PearPC is a PowerPC platform emulator capable of running many PowerPC operating systems, including pre-Intel versions of Mac OS X, Darwin, and Linux on x86 hardware. It is released under the GNU General Public License (GPL). It can be used on Windows, Linux, FreeBSD and other systems based on POSIX-X11. The first official release was made on May 10, 2004. The software was often used to run early versions of OS X on Windows XP computers.

== History ==
PearPC was released in May of 2004 by developers Sebastian Biallas and Stefan Weyergraf. Original releases were noted for being slow and unstable, but were still well received by the community.
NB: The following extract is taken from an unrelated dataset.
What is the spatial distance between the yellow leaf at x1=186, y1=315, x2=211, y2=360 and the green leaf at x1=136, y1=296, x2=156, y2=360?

On July 6, 2004, Weyergraf was killed by a train, but development continued. The last current version of PearPC was 0.5.0, released on July 13, 2011. One of the reasons given for the development slowing down after 2005 was Apple's transition from PowerPC to x86 architecture.

== Features ==
PearPC only runs on x86 systems including Intel and AMD such as Windows, Linux, FreeBSD, and ReactOS. The emulator features a just-in-time (JIT) processor emulation core that dynamically translates PPC code into x86 code, caching the results. The original release emulated a G3 chip. The emulator shipped with the ability to run Mac OS X 10.3, OpenBSD for PowerPC, NetBSD for PowerPC, Darwin for PowerPC and Mandrake Linux 9.1, though it was noted that the emulated operating systems could be up to 40 times slower than the host. This speed was later brought up, running around 10 times slower than the host. It could run all the regular Mac applications such as Finder, Safari, QuickTime, and Terminal. The emulator can run Mac OS X versions 10.1 through 10.4 but cannot run 10.5 Leopard or above. Support for the G4 chip was later added.

==Shortcomings==
The current official version of Pear PC is 0.5.0 (released on July 13, 2011). While its PowerPC emulation handles most applications, the project still lacks several components needed for a complete emulation of the PowerPC experience. Sound emulation, G5 chip emulation, .dmg support, and OS X Leopard support were not included in this release. The installation was sometimes noted as complicated, requiring editing of configuration files and the use of the command line.
==CherryOS controversy==

A commercial PowerPC emulator called CherryOS was released soon after the launch of PearPC, in March 2005, claiming to offer more features and greater speed. Within hours of its announcement, however, questions were raised about the claims, with some people suggesting that Cherry OS was nothing more than a repackaging of PearPC. According to Cassondra Foesch, a principal author of PearPC, it still contained all or part of the code written for the PearPC Project. Cherry OS also created questions regarding the legality of commercial software developed and marketed specifically to run macOS on the x86 architecture, since Apple's license agreement specifically states that the operating system may only be installed on Apple-labeled computers. On April 6, 2005, the distribution of Cherry OS temporarily put on hold due to criticism. It was later released as open source on May 1, 2005.